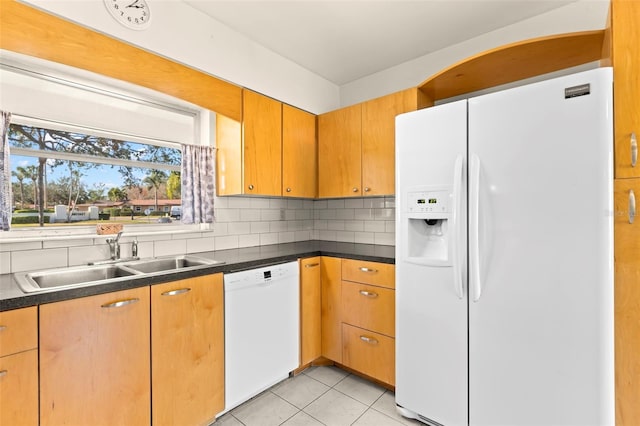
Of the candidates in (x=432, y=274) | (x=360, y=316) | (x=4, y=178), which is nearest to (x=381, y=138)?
(x=432, y=274)

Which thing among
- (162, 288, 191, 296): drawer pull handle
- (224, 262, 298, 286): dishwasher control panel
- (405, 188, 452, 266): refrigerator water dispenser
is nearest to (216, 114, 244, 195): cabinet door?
(224, 262, 298, 286): dishwasher control panel

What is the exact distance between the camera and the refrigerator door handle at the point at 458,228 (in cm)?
152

++++++

**Stated goal:**
Can you give the listing above again with "nearest" swapped for "closest" and nothing else altered? Leave out the pictures.

**The answer:**
Of the candidates in (x=432, y=274) | (x=360, y=316) | (x=4, y=178), which is closest to (x=381, y=138)?
(x=432, y=274)

Which thing among
- (162, 288, 191, 296): drawer pull handle
- (224, 262, 298, 286): dishwasher control panel
- (405, 188, 452, 266): refrigerator water dispenser
is closest to (216, 114, 244, 195): cabinet door?
(224, 262, 298, 286): dishwasher control panel

What is the exact distance between the camera and the refrigerator door handle at the point at 458,228 (in cm)?
152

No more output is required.